Tapan_Patel · April 25, 2020, 1:55pm

trying using pooling layer after each Conv2d layer

spadel · April 25, 2020, 9:04pm

thanks for your reply. I tried doing that now, but unfortunately no success so far. Is a convolutional network even advisable, since my input is only a 3x3 image?

Tapan_Patel · April 26, 2020, 4:32am

Can you tell me in this layer nn.Conv2d(1, kernel, 3, stride=1, padding=1)
what is 3 for ?

and your output formula is quit incorrect out = (in-k+2*p)/s + 1 should be
out = (in-k+2*p)/(2*s) + 1

what is the size of your images?

spadel · April 26, 2020, 10:48am

the 3 is the filter size (3x3). The input is just the state of the tic tac toe board, which is a one dimensional array of length 9.

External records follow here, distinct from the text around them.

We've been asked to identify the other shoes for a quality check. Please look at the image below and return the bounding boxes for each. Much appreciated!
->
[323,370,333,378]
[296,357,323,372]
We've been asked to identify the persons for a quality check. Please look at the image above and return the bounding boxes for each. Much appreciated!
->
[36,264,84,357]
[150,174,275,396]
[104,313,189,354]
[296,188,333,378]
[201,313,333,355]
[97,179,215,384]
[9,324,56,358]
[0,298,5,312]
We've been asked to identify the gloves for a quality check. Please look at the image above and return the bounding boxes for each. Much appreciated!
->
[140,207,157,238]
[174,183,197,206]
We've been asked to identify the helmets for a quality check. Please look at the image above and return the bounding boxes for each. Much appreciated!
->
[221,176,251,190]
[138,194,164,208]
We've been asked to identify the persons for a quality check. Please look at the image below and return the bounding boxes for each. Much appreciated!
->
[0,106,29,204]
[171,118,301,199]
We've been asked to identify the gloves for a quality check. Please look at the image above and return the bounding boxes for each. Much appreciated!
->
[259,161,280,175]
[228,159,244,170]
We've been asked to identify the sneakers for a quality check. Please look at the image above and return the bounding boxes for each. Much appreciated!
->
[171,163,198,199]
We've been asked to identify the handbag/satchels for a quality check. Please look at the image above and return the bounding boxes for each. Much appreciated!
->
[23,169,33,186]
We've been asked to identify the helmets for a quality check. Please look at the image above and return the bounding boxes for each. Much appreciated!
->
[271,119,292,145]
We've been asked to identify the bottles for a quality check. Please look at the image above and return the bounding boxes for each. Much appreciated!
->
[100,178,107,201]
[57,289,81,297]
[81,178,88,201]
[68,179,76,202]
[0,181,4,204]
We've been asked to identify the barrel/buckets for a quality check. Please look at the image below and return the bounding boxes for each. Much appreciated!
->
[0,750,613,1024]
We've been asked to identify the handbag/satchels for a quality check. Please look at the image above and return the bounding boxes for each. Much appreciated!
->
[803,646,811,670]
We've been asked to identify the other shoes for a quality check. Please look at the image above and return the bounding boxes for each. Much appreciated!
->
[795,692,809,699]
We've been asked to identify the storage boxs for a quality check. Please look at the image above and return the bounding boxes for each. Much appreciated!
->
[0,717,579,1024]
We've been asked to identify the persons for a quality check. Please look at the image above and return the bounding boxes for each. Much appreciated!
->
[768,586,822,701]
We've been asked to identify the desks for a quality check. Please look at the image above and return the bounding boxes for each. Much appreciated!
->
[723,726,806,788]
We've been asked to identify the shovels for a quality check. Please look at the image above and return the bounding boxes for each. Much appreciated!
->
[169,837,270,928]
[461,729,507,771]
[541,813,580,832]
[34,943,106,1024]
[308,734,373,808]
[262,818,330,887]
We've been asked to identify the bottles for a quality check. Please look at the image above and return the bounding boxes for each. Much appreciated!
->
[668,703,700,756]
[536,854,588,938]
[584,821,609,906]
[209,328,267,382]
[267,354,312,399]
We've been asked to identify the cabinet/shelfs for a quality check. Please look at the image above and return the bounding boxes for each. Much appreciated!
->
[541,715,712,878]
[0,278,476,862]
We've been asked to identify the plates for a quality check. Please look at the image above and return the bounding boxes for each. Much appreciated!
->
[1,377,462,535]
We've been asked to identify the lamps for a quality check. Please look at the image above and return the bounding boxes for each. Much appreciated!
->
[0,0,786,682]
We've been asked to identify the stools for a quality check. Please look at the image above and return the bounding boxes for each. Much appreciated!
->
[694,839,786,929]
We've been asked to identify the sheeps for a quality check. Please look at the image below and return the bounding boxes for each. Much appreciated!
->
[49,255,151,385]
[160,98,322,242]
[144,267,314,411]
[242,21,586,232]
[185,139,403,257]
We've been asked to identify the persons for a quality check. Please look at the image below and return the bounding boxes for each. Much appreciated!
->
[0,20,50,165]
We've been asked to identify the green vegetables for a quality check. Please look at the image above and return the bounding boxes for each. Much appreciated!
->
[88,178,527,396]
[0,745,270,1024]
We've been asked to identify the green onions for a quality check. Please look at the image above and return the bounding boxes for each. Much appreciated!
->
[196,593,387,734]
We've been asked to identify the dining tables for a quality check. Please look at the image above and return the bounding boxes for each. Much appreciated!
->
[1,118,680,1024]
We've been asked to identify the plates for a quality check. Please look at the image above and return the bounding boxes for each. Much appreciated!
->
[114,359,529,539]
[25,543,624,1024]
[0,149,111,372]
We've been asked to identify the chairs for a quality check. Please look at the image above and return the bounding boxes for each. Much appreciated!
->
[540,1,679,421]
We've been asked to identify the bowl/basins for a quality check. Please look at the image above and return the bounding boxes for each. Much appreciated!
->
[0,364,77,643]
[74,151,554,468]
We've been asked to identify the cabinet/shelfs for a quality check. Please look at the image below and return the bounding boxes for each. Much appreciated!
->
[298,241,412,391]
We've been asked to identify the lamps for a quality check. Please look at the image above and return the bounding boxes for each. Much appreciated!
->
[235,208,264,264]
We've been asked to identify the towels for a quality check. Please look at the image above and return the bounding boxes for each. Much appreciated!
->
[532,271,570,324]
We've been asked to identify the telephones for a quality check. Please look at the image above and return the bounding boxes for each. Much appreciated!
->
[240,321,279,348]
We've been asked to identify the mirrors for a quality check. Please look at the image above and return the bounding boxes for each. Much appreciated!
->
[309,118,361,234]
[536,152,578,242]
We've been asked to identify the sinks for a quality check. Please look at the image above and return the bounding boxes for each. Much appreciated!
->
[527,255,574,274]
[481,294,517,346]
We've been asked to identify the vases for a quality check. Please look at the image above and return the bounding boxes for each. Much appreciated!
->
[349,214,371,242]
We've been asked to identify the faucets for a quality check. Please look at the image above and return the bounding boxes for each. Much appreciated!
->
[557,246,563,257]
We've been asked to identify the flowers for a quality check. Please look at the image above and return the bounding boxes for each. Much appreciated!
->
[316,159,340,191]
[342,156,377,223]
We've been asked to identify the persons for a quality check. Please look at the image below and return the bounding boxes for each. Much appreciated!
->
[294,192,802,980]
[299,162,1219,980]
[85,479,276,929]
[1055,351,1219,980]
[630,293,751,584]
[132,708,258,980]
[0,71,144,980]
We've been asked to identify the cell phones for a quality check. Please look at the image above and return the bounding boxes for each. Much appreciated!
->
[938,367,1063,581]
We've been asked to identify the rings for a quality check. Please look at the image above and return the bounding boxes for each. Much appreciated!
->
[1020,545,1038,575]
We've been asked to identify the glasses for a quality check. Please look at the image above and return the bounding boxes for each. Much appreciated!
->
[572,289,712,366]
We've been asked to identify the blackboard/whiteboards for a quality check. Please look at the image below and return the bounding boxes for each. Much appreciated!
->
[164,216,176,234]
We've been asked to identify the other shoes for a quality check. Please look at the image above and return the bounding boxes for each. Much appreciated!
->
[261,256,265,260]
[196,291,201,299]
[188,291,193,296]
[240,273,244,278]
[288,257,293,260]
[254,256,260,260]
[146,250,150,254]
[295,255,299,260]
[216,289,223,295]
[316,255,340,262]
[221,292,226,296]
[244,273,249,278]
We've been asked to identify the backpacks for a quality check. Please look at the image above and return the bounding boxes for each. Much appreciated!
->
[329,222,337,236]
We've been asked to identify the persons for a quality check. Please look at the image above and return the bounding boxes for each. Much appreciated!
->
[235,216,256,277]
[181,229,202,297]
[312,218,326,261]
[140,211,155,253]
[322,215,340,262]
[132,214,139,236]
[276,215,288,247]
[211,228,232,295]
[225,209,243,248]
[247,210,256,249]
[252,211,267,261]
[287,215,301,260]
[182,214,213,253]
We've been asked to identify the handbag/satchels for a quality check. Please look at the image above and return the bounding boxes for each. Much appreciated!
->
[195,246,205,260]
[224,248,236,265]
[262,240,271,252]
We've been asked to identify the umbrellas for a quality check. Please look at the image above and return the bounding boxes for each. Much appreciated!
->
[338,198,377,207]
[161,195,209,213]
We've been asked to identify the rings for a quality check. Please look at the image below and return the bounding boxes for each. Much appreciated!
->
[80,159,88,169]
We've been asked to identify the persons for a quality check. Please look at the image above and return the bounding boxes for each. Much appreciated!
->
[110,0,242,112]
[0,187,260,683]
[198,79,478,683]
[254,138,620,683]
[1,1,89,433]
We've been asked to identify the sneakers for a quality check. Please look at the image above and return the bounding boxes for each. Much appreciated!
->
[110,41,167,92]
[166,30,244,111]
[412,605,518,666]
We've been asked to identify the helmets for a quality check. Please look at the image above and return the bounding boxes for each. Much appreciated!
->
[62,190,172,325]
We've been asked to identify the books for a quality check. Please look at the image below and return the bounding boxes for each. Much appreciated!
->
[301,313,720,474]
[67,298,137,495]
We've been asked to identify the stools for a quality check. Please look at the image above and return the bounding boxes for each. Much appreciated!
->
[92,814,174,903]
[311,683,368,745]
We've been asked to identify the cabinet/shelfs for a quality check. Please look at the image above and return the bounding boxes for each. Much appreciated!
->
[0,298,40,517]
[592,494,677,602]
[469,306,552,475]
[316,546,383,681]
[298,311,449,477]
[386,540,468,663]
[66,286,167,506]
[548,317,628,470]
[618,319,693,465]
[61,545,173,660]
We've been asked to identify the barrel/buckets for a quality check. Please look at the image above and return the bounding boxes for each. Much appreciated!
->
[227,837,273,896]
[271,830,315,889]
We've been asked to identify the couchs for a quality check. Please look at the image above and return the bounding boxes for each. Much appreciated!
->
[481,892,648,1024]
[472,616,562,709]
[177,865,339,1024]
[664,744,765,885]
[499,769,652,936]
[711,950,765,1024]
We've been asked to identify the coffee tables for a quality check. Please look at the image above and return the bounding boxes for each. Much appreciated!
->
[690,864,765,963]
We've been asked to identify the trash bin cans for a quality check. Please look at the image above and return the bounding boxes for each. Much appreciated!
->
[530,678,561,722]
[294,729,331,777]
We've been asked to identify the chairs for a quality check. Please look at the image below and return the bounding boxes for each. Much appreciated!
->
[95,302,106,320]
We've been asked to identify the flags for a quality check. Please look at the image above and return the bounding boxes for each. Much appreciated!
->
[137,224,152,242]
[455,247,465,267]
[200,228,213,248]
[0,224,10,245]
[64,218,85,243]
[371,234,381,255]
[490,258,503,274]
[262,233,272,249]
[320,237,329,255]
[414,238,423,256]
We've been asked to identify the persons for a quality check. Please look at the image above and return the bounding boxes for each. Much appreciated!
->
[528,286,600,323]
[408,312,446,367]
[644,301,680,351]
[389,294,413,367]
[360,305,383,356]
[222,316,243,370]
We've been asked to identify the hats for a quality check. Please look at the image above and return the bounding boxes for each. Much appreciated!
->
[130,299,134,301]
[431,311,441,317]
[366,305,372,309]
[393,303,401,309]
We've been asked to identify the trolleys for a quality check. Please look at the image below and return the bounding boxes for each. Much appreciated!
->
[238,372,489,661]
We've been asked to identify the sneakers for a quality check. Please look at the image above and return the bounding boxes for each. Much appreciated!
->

One other thing that I noticed:

When using the fully connected feed forward, the performance is incredibly unstable when changing the number of neurons. For example when using 20, 32 and 20 neurons the random player wins about 25% after 10.000 epochs. If I change it to 20, 30, 20 it is more like 38%. Something feels really strange here.

spadel · May 1, 2020, 11:39am

Any other advice? I still can’t get it to work.

spadel · May 9, 2020, 12:33am

So I finally figured out, that my network is just not learning at all. Changing the learning rate has zero impact and by setting a correct random seed I get the exact same results whatever learning rate I choose. After having figured that out, can anybody help me finding where I messed up the implementation?